# A long rest



## Chiller (Dec 27, 2007)

I guess after travelling the world, even Santas reindeer need a rest.  They stopped by the Toronto zoo, for brunch, before heading off to the North Pole. 
Looks like Dasher hit a tree or sompin. Got some debris on the antlers. 



 

Dancer chowing down on some fresh salad before a nap. 


 

Comet grabbing some Zzzzz's


 

Prancer and Vixen 


 

Could not see Rudolf in amongst these tho..must have been in the bar workin on his red nose. 


 

Sorry...not the best shots... I was shooting hand held with a 500mm, freezin my rear off in foot deep snow.


----------



## Antarctican (Dec 27, 2007)

Wow, Dasher and Vixen sure have nice racks!  Lovely pics.
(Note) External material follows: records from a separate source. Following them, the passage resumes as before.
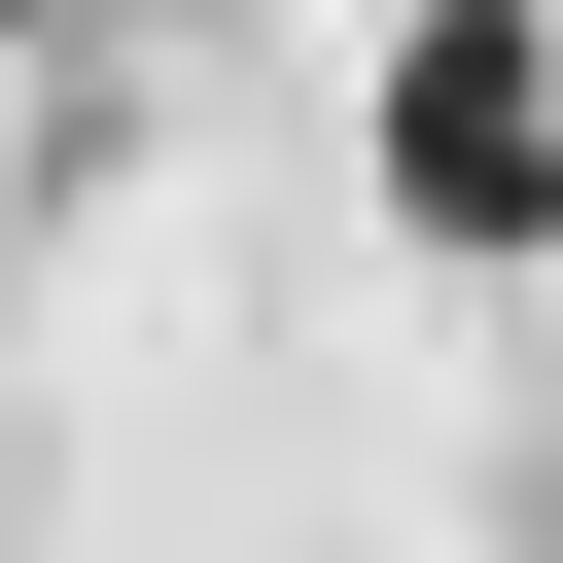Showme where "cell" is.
Returning a JSON list of instances; mask_svg holds the SVG:
<instances>
[{
    "instance_id": "obj_1",
    "label": "cell",
    "mask_w": 563,
    "mask_h": 563,
    "mask_svg": "<svg viewBox=\"0 0 563 563\" xmlns=\"http://www.w3.org/2000/svg\"><path fill=\"white\" fill-rule=\"evenodd\" d=\"M387 211H422V246H563V70H528V0H422V35H387Z\"/></svg>"
}]
</instances>
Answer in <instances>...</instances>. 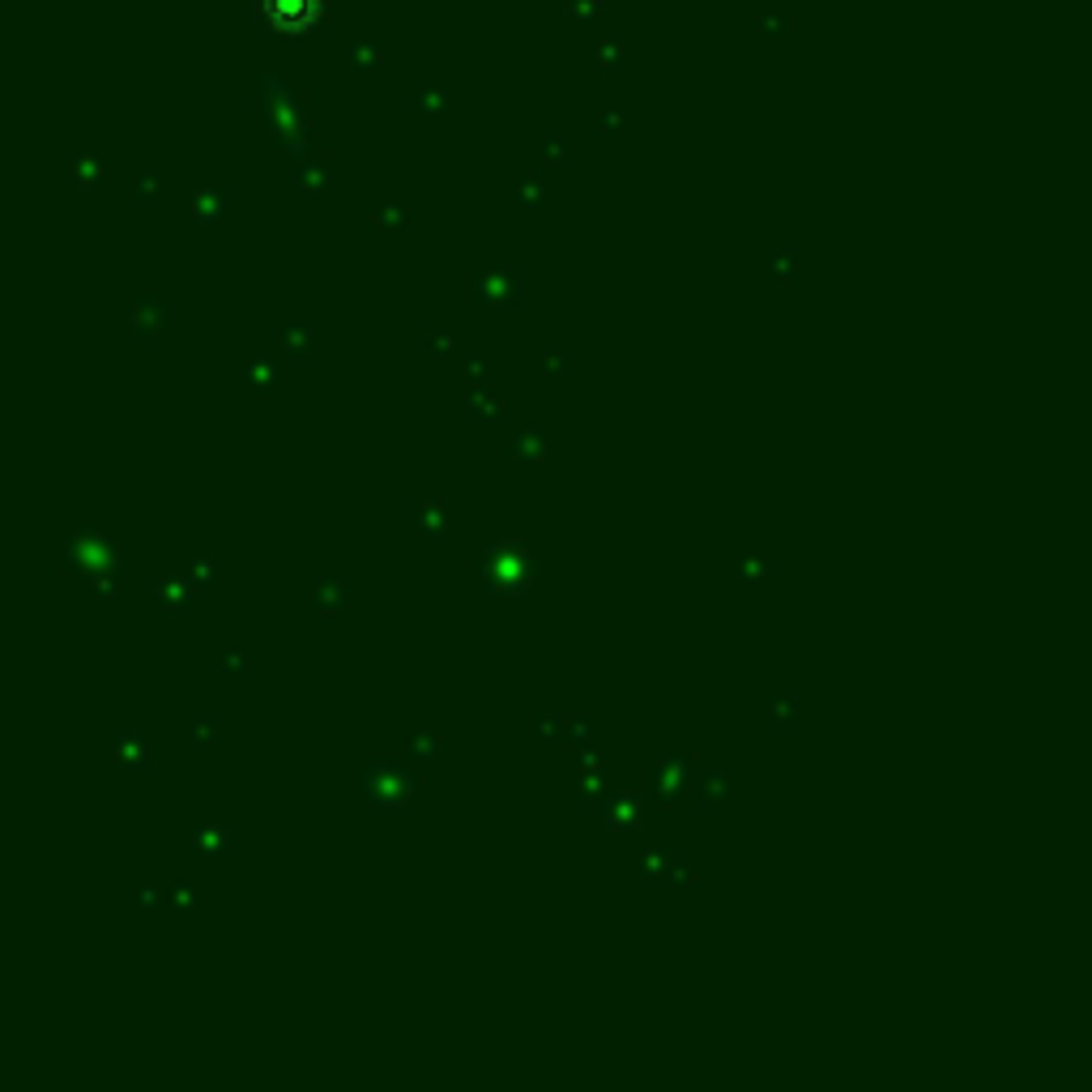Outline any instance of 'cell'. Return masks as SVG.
Returning a JSON list of instances; mask_svg holds the SVG:
<instances>
[{"mask_svg":"<svg viewBox=\"0 0 1092 1092\" xmlns=\"http://www.w3.org/2000/svg\"><path fill=\"white\" fill-rule=\"evenodd\" d=\"M257 9H261V18H265L269 31L299 34V31H307V26L321 22L325 0H257Z\"/></svg>","mask_w":1092,"mask_h":1092,"instance_id":"6da1fadb","label":"cell"}]
</instances>
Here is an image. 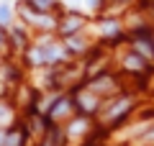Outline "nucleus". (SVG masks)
Returning a JSON list of instances; mask_svg holds the SVG:
<instances>
[{"instance_id":"nucleus-1","label":"nucleus","mask_w":154,"mask_h":146,"mask_svg":"<svg viewBox=\"0 0 154 146\" xmlns=\"http://www.w3.org/2000/svg\"><path fill=\"white\" fill-rule=\"evenodd\" d=\"M38 46H41L44 62H57V59H62V56H64V49L57 46V44H51V41H41Z\"/></svg>"},{"instance_id":"nucleus-2","label":"nucleus","mask_w":154,"mask_h":146,"mask_svg":"<svg viewBox=\"0 0 154 146\" xmlns=\"http://www.w3.org/2000/svg\"><path fill=\"white\" fill-rule=\"evenodd\" d=\"M128 108H131V100H128V97H123V100L113 103V105H110L108 110H105V120H113L116 115H121L123 110H128Z\"/></svg>"},{"instance_id":"nucleus-3","label":"nucleus","mask_w":154,"mask_h":146,"mask_svg":"<svg viewBox=\"0 0 154 146\" xmlns=\"http://www.w3.org/2000/svg\"><path fill=\"white\" fill-rule=\"evenodd\" d=\"M11 21H13V8L5 0H0V26H8Z\"/></svg>"},{"instance_id":"nucleus-4","label":"nucleus","mask_w":154,"mask_h":146,"mask_svg":"<svg viewBox=\"0 0 154 146\" xmlns=\"http://www.w3.org/2000/svg\"><path fill=\"white\" fill-rule=\"evenodd\" d=\"M80 105H82L85 110H95L98 108V97H95L93 92H82V95H80Z\"/></svg>"},{"instance_id":"nucleus-5","label":"nucleus","mask_w":154,"mask_h":146,"mask_svg":"<svg viewBox=\"0 0 154 146\" xmlns=\"http://www.w3.org/2000/svg\"><path fill=\"white\" fill-rule=\"evenodd\" d=\"M80 26H82V18L72 16V18H67V21L62 23V31H64V33H72V31H77Z\"/></svg>"},{"instance_id":"nucleus-6","label":"nucleus","mask_w":154,"mask_h":146,"mask_svg":"<svg viewBox=\"0 0 154 146\" xmlns=\"http://www.w3.org/2000/svg\"><path fill=\"white\" fill-rule=\"evenodd\" d=\"M13 120V110L8 108L5 103H0V128H3V126H8Z\"/></svg>"},{"instance_id":"nucleus-7","label":"nucleus","mask_w":154,"mask_h":146,"mask_svg":"<svg viewBox=\"0 0 154 146\" xmlns=\"http://www.w3.org/2000/svg\"><path fill=\"white\" fill-rule=\"evenodd\" d=\"M85 128H88V120H75V123L67 128V136H77V133H82Z\"/></svg>"},{"instance_id":"nucleus-8","label":"nucleus","mask_w":154,"mask_h":146,"mask_svg":"<svg viewBox=\"0 0 154 146\" xmlns=\"http://www.w3.org/2000/svg\"><path fill=\"white\" fill-rule=\"evenodd\" d=\"M139 144H141V146H152V144H154V126H152L144 136H139Z\"/></svg>"},{"instance_id":"nucleus-9","label":"nucleus","mask_w":154,"mask_h":146,"mask_svg":"<svg viewBox=\"0 0 154 146\" xmlns=\"http://www.w3.org/2000/svg\"><path fill=\"white\" fill-rule=\"evenodd\" d=\"M64 113H69V103H67V100H62V103L51 110V115H54V118H59V115H64Z\"/></svg>"},{"instance_id":"nucleus-10","label":"nucleus","mask_w":154,"mask_h":146,"mask_svg":"<svg viewBox=\"0 0 154 146\" xmlns=\"http://www.w3.org/2000/svg\"><path fill=\"white\" fill-rule=\"evenodd\" d=\"M100 31H103V33H110V36H113V33H118V23H116V21H105L103 26H100Z\"/></svg>"},{"instance_id":"nucleus-11","label":"nucleus","mask_w":154,"mask_h":146,"mask_svg":"<svg viewBox=\"0 0 154 146\" xmlns=\"http://www.w3.org/2000/svg\"><path fill=\"white\" fill-rule=\"evenodd\" d=\"M31 62L33 64H44V54H41V46H36V49H31Z\"/></svg>"},{"instance_id":"nucleus-12","label":"nucleus","mask_w":154,"mask_h":146,"mask_svg":"<svg viewBox=\"0 0 154 146\" xmlns=\"http://www.w3.org/2000/svg\"><path fill=\"white\" fill-rule=\"evenodd\" d=\"M126 67H131V69H141V62H139V56H126Z\"/></svg>"},{"instance_id":"nucleus-13","label":"nucleus","mask_w":154,"mask_h":146,"mask_svg":"<svg viewBox=\"0 0 154 146\" xmlns=\"http://www.w3.org/2000/svg\"><path fill=\"white\" fill-rule=\"evenodd\" d=\"M5 146H21V136H18V133L8 136V138H5Z\"/></svg>"},{"instance_id":"nucleus-14","label":"nucleus","mask_w":154,"mask_h":146,"mask_svg":"<svg viewBox=\"0 0 154 146\" xmlns=\"http://www.w3.org/2000/svg\"><path fill=\"white\" fill-rule=\"evenodd\" d=\"M69 46H72V49H75V51H80V49H82V46H85V44H82V41H75V38H69Z\"/></svg>"},{"instance_id":"nucleus-15","label":"nucleus","mask_w":154,"mask_h":146,"mask_svg":"<svg viewBox=\"0 0 154 146\" xmlns=\"http://www.w3.org/2000/svg\"><path fill=\"white\" fill-rule=\"evenodd\" d=\"M5 138H8V136H5V131H0V146H5Z\"/></svg>"},{"instance_id":"nucleus-16","label":"nucleus","mask_w":154,"mask_h":146,"mask_svg":"<svg viewBox=\"0 0 154 146\" xmlns=\"http://www.w3.org/2000/svg\"><path fill=\"white\" fill-rule=\"evenodd\" d=\"M0 46H3V31H0Z\"/></svg>"}]
</instances>
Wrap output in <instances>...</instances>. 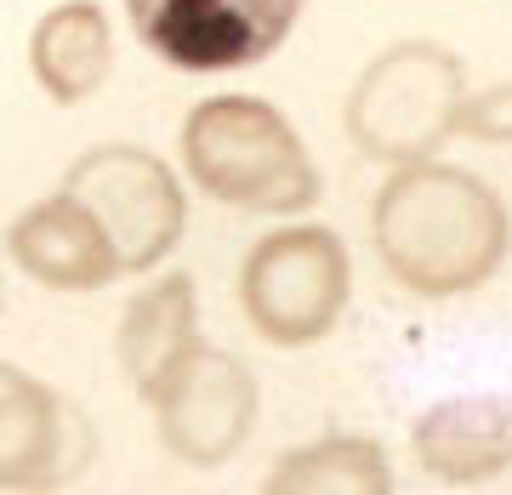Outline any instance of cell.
I'll return each instance as SVG.
<instances>
[{
	"instance_id": "1",
	"label": "cell",
	"mask_w": 512,
	"mask_h": 495,
	"mask_svg": "<svg viewBox=\"0 0 512 495\" xmlns=\"http://www.w3.org/2000/svg\"><path fill=\"white\" fill-rule=\"evenodd\" d=\"M370 239L387 279L416 296H467L507 262L512 211L484 177L450 160L387 165V183L370 205Z\"/></svg>"
},
{
	"instance_id": "2",
	"label": "cell",
	"mask_w": 512,
	"mask_h": 495,
	"mask_svg": "<svg viewBox=\"0 0 512 495\" xmlns=\"http://www.w3.org/2000/svg\"><path fill=\"white\" fill-rule=\"evenodd\" d=\"M183 165L205 200L251 217H302L319 205V165L274 103L245 92L205 97L183 120Z\"/></svg>"
},
{
	"instance_id": "3",
	"label": "cell",
	"mask_w": 512,
	"mask_h": 495,
	"mask_svg": "<svg viewBox=\"0 0 512 495\" xmlns=\"http://www.w3.org/2000/svg\"><path fill=\"white\" fill-rule=\"evenodd\" d=\"M467 97V63L439 40H399L359 69L342 109L353 148L376 165L433 160L456 137V109Z\"/></svg>"
},
{
	"instance_id": "4",
	"label": "cell",
	"mask_w": 512,
	"mask_h": 495,
	"mask_svg": "<svg viewBox=\"0 0 512 495\" xmlns=\"http://www.w3.org/2000/svg\"><path fill=\"white\" fill-rule=\"evenodd\" d=\"M353 291L348 245L325 222H285L245 251L239 268V308L251 330L274 348L325 342Z\"/></svg>"
},
{
	"instance_id": "5",
	"label": "cell",
	"mask_w": 512,
	"mask_h": 495,
	"mask_svg": "<svg viewBox=\"0 0 512 495\" xmlns=\"http://www.w3.org/2000/svg\"><path fill=\"white\" fill-rule=\"evenodd\" d=\"M63 194L86 205L109 234L120 274H154L188 228V194L177 171L137 143H103L63 171Z\"/></svg>"
},
{
	"instance_id": "6",
	"label": "cell",
	"mask_w": 512,
	"mask_h": 495,
	"mask_svg": "<svg viewBox=\"0 0 512 495\" xmlns=\"http://www.w3.org/2000/svg\"><path fill=\"white\" fill-rule=\"evenodd\" d=\"M143 404L154 416V439H160L165 456L194 467V473H217L251 439L256 410H262V382L239 353L211 348L200 336L148 387Z\"/></svg>"
},
{
	"instance_id": "7",
	"label": "cell",
	"mask_w": 512,
	"mask_h": 495,
	"mask_svg": "<svg viewBox=\"0 0 512 495\" xmlns=\"http://www.w3.org/2000/svg\"><path fill=\"white\" fill-rule=\"evenodd\" d=\"M308 0H126L143 52L183 74L251 69L291 40Z\"/></svg>"
},
{
	"instance_id": "8",
	"label": "cell",
	"mask_w": 512,
	"mask_h": 495,
	"mask_svg": "<svg viewBox=\"0 0 512 495\" xmlns=\"http://www.w3.org/2000/svg\"><path fill=\"white\" fill-rule=\"evenodd\" d=\"M92 461V416L0 359V490H63L92 473Z\"/></svg>"
},
{
	"instance_id": "9",
	"label": "cell",
	"mask_w": 512,
	"mask_h": 495,
	"mask_svg": "<svg viewBox=\"0 0 512 495\" xmlns=\"http://www.w3.org/2000/svg\"><path fill=\"white\" fill-rule=\"evenodd\" d=\"M410 456L433 484L473 490L512 473V393H456L421 410Z\"/></svg>"
},
{
	"instance_id": "10",
	"label": "cell",
	"mask_w": 512,
	"mask_h": 495,
	"mask_svg": "<svg viewBox=\"0 0 512 495\" xmlns=\"http://www.w3.org/2000/svg\"><path fill=\"white\" fill-rule=\"evenodd\" d=\"M6 251L46 291H103V285L120 279V257H114L109 234L63 188H57L52 200H35L29 211L12 217Z\"/></svg>"
},
{
	"instance_id": "11",
	"label": "cell",
	"mask_w": 512,
	"mask_h": 495,
	"mask_svg": "<svg viewBox=\"0 0 512 495\" xmlns=\"http://www.w3.org/2000/svg\"><path fill=\"white\" fill-rule=\"evenodd\" d=\"M29 74L57 109H80L114 74V23L97 0H57L29 29Z\"/></svg>"
},
{
	"instance_id": "12",
	"label": "cell",
	"mask_w": 512,
	"mask_h": 495,
	"mask_svg": "<svg viewBox=\"0 0 512 495\" xmlns=\"http://www.w3.org/2000/svg\"><path fill=\"white\" fill-rule=\"evenodd\" d=\"M194 342H200V291L188 274H165L126 302L120 330H114V359L131 393L143 399Z\"/></svg>"
},
{
	"instance_id": "13",
	"label": "cell",
	"mask_w": 512,
	"mask_h": 495,
	"mask_svg": "<svg viewBox=\"0 0 512 495\" xmlns=\"http://www.w3.org/2000/svg\"><path fill=\"white\" fill-rule=\"evenodd\" d=\"M268 495H393V461L365 433H325L291 444L262 484Z\"/></svg>"
},
{
	"instance_id": "14",
	"label": "cell",
	"mask_w": 512,
	"mask_h": 495,
	"mask_svg": "<svg viewBox=\"0 0 512 495\" xmlns=\"http://www.w3.org/2000/svg\"><path fill=\"white\" fill-rule=\"evenodd\" d=\"M456 131L473 143L512 148V80H495L484 92H467L456 109Z\"/></svg>"
}]
</instances>
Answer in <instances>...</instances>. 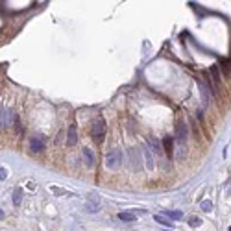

You went on the Christmas Treats walk?


----------



## Chiller (Dec 27, 2007)

Antarctican said:


> Wow, Dasher and Vixen sure have nice racks! Lovely pics. You went on the Christmas Treats walk?


 

Thanks Jeanney. 
Yeah..but I got there an hour late. Missed the tiger, and lion feeding.  I even ventured down that pit of hell walk to the Canadian Domain. The wolves got some good eats.  Free hot chocolate, but it did not help I was wearing running shoes in the snow. :lmao::lmao:


----------



## Trenton Romulox (Dec 27, 2007)

The second one is my favorite. The others are nice. But I really, really like the second one. Super sharp and it has a nice punch to it.


----------



## m1a1fan (Dec 28, 2007)

You nailed the second shot.  Great focus and looks sharp.


----------